Judge Cesare Terranova, who investigated the Grecos and indicted them in the 1960s (when they were already at large), described "the engineer" as a pivotal figure in the international cigarette and heroin smuggling networks. He travelled constantly to Marseille, Tangier, Gibraltar, Malta, Milan and Genoa, all crucial nodes in the international trafficking circuit of the Mediterranean. In 1952, the name of "the engineer" was connected with heroin when a load of six kilograms sent to him by Frank Coppola was intercepted at Alcamo. Greco owned clandestine boats that changed names constantly.

==First Mafia war==
The Greco cousins were protagonists in a bloody Mafia war between rival clans in Palermo in the early 1960s – known as the First Mafia War, a second started in the early 1980s – for the control of the profitable opportunities brought about by rapid urban growth and the illicit heroin trade to North America. The conflict was sparked by a quarrel over an underweight shipment of heroin and the murder of Calcedonio Di Pisa – an ally of the Grecos' – in December 1962. The Grecos suspected the brothers Salvatore and Angelo La Barbera of the attack.

On 30 June 1963, a car bomb exploded near "Ciaschiteddu" Greco’s house in Ciaculli, killing seven police and military officers sent to defuse it after an anonymous phone call. The outrage over the Ciaculli Massacre changed the Mafia war into a war against the Mafia. It prompted the first concerted anti-mafia efforts by the state in post-war Italy. The Sicilian Mafia Commission was dissolved and of those mafiosi who had escaped arrest, many went abroad.

==Fugitive==
The repression caused by the Ciaculli Massacre disarranged the Sicilian heroin trade to the United States. Mafiosi were banned, arrested and incarcerated. Control over the trade fell into the hands of a few fugitives: the Greco cousins, Pietro Davì, Tommaso Buscetta and Gaetano Badalamenti.

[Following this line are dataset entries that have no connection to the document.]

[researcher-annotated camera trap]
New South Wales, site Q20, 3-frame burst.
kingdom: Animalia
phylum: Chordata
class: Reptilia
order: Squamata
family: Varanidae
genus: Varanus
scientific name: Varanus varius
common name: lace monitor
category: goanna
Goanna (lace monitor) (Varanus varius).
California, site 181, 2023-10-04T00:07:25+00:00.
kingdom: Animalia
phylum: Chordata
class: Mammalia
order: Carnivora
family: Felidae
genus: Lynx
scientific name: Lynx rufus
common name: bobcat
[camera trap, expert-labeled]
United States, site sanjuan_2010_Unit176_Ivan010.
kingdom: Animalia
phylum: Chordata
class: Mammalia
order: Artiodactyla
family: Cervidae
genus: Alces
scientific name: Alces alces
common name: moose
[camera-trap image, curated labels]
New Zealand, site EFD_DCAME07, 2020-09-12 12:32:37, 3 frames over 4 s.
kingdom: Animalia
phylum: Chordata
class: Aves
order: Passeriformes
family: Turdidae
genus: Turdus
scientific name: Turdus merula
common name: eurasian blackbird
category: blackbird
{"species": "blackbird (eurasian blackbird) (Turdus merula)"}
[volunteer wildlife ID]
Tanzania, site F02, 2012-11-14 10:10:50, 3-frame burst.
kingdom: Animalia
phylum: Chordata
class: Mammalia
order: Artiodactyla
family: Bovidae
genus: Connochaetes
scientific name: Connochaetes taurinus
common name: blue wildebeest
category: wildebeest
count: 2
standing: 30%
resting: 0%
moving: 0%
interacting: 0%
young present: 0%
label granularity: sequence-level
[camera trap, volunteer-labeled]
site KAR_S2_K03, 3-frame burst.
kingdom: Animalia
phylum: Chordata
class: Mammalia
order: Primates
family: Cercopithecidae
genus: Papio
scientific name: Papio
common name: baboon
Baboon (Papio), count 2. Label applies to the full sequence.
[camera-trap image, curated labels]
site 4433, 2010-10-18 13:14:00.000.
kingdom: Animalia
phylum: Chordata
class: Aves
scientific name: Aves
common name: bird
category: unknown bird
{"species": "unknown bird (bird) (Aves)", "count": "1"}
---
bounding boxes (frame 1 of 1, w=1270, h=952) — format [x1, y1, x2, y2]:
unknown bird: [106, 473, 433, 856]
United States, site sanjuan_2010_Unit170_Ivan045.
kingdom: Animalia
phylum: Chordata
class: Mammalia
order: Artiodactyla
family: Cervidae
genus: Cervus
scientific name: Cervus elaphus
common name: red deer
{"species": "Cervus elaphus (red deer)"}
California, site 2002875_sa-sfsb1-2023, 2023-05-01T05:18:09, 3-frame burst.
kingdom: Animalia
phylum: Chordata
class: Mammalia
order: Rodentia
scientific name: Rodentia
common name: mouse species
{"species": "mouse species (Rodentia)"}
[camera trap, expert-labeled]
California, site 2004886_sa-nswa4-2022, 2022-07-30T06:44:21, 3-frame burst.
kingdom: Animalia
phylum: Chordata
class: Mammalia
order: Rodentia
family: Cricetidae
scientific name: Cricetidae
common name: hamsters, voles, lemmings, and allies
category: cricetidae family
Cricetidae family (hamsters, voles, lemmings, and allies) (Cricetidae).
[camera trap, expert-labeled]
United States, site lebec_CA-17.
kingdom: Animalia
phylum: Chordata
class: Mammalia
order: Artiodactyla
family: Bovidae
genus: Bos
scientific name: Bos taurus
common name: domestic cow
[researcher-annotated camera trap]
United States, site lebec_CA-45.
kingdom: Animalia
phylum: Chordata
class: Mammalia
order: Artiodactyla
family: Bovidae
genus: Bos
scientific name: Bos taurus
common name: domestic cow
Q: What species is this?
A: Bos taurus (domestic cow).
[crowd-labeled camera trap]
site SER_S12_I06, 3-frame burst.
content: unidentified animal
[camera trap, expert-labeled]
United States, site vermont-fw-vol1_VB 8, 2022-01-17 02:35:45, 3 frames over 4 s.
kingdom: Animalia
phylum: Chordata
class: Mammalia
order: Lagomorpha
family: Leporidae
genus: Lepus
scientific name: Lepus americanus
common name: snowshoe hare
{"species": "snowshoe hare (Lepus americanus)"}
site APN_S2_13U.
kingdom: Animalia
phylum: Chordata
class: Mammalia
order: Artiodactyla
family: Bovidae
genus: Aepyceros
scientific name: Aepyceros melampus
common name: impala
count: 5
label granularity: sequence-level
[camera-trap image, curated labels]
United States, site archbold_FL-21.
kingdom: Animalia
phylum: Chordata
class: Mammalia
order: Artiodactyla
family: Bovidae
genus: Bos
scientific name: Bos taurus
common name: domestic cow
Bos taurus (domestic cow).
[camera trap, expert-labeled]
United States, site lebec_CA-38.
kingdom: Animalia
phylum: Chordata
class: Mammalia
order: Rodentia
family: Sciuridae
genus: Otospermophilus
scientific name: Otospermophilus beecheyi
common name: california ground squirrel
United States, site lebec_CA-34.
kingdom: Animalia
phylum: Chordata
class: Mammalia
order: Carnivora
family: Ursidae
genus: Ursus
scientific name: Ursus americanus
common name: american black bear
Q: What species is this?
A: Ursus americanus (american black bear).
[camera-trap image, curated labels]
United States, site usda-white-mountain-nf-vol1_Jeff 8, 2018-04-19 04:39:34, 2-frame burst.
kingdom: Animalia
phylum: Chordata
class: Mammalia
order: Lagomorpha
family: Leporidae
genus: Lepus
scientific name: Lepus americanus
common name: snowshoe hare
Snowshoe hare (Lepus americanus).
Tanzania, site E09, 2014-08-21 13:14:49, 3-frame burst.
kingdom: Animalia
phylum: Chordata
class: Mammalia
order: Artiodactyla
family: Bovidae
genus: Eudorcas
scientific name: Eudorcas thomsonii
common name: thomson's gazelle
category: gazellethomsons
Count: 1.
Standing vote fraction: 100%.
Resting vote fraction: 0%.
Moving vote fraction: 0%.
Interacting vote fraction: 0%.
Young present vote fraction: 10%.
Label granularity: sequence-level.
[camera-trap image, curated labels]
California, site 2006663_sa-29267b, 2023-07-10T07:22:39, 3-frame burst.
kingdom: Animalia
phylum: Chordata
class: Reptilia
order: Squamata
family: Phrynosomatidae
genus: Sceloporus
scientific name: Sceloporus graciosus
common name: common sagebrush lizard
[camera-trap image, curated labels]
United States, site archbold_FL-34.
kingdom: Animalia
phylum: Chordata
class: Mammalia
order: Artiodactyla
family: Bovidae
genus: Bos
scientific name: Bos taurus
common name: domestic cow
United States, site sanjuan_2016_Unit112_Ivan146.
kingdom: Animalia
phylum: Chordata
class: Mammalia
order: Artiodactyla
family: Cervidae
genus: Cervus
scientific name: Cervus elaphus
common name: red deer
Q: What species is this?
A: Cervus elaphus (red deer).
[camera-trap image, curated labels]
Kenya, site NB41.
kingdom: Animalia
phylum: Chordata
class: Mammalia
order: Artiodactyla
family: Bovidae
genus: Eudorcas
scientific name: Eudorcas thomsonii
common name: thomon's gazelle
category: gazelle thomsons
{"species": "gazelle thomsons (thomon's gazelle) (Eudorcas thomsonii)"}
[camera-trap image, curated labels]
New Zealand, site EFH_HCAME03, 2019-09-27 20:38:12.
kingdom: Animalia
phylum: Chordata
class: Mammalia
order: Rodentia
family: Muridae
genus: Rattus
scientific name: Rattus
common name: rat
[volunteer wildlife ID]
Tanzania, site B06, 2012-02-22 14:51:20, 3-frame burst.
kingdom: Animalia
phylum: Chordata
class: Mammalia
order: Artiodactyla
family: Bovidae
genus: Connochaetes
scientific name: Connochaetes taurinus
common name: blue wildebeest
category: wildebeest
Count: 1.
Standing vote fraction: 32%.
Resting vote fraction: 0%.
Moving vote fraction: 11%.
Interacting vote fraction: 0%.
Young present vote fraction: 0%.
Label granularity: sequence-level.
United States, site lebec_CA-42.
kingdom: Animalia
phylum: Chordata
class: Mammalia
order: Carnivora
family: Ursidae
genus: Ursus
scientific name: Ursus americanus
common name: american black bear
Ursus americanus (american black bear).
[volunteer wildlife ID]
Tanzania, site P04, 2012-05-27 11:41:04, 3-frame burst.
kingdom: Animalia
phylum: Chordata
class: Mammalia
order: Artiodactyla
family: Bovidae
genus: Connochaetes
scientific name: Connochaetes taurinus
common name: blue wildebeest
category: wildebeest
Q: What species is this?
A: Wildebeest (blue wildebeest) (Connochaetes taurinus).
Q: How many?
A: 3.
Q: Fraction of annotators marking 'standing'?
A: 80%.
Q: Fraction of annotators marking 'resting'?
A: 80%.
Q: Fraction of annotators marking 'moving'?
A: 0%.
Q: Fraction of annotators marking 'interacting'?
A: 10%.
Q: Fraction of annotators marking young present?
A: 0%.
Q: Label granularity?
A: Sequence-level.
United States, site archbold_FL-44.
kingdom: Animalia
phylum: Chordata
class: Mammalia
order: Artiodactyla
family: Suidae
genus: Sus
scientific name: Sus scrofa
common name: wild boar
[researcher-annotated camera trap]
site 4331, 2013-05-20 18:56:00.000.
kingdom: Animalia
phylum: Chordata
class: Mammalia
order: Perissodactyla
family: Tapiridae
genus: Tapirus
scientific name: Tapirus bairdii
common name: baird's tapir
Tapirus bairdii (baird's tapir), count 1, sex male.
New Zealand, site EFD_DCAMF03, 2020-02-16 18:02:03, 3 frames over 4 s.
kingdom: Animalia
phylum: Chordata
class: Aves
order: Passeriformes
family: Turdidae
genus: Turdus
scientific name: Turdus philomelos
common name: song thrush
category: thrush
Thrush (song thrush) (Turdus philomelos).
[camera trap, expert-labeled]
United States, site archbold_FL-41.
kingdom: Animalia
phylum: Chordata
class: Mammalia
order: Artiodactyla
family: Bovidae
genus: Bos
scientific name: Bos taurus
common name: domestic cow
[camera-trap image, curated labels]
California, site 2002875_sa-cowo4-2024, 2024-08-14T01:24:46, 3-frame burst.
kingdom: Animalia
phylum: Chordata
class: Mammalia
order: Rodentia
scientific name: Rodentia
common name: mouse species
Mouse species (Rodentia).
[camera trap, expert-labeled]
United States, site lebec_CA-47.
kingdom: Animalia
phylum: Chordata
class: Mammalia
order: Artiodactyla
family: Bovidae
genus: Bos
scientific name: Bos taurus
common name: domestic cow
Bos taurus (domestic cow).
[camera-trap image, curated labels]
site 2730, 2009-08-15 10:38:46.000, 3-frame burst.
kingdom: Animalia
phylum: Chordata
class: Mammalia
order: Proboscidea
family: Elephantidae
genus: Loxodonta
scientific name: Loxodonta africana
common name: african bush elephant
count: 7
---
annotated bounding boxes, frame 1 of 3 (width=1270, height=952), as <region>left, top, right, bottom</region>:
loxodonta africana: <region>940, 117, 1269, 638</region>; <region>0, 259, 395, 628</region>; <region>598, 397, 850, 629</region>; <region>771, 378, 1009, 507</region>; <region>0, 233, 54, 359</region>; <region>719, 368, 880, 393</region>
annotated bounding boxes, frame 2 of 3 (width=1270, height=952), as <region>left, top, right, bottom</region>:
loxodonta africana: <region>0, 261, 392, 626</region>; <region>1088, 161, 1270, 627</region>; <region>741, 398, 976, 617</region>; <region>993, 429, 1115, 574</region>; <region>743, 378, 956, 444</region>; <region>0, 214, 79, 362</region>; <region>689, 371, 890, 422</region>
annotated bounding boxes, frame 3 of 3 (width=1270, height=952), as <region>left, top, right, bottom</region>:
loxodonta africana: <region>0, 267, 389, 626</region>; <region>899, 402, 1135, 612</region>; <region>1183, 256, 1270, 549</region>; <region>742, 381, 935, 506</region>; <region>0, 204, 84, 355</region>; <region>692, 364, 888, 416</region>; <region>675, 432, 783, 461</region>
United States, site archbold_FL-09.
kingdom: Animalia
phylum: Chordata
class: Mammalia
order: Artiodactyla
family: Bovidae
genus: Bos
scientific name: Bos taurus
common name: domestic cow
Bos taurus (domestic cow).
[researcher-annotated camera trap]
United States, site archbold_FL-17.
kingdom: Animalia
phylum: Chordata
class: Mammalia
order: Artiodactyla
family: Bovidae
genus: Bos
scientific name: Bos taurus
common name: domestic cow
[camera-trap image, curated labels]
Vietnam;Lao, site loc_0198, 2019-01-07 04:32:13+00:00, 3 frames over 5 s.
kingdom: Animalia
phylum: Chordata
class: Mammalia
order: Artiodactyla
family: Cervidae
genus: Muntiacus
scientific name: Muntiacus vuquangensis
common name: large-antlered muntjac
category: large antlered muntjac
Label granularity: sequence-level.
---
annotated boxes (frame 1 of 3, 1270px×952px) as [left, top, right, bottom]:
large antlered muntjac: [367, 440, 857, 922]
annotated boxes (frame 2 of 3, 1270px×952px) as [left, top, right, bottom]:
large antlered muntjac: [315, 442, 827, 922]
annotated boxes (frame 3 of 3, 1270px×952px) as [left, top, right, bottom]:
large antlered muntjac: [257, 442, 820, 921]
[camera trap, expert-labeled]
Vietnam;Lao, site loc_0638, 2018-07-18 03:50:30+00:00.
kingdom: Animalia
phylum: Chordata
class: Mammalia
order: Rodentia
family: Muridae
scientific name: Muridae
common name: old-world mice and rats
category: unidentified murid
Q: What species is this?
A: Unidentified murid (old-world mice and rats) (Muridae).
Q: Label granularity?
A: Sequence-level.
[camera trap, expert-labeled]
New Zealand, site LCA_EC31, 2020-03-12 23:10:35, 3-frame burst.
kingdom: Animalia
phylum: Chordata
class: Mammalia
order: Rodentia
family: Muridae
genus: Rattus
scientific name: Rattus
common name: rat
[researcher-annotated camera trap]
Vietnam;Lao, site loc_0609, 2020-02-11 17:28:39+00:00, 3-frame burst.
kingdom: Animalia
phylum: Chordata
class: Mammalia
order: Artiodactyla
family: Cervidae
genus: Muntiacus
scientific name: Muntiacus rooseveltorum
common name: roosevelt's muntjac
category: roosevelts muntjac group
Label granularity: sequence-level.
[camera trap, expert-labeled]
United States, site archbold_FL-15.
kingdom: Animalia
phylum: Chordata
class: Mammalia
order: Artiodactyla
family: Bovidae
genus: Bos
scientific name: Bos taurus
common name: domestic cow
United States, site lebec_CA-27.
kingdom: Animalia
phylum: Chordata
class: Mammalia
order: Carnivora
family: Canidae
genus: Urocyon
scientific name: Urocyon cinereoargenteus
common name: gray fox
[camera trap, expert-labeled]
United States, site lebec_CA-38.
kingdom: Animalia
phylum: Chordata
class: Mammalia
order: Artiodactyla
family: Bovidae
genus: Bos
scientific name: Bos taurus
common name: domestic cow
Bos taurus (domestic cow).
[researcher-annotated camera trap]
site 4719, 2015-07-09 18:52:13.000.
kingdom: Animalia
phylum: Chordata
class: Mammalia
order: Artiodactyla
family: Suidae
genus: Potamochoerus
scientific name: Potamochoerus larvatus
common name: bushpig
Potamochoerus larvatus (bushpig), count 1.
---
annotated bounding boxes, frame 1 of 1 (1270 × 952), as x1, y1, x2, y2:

Salvatore "The Engineer" was condemned to 10 years at the Trial of the 114 in 1968, but as he had been on the run since 1963, he did not serve a day. Interpol believed he was in Lebanon, where he controlled a slice of the international trafficking channels. Other sources say he moved to Venezuela. Of the two cousins, "the engineer" was the more accomplished and powerful, according to Interpol and the US Federal Bureau of Narcotics (FBN). In 1973 they were both given the maximum period of five years of internal banishment at the remote island of Asinara (now a national park), but they were nowhere to be found.

The sister of "the engineer", Girolama Greco, is married to Antonio Salamone of the San Giuseppe Jato Mafia. According to Mafia boss Giuseppe Guttadauro – overheard by the police during a ‘lesson’ about the history of the Mafia – Greco was still alive in 2001.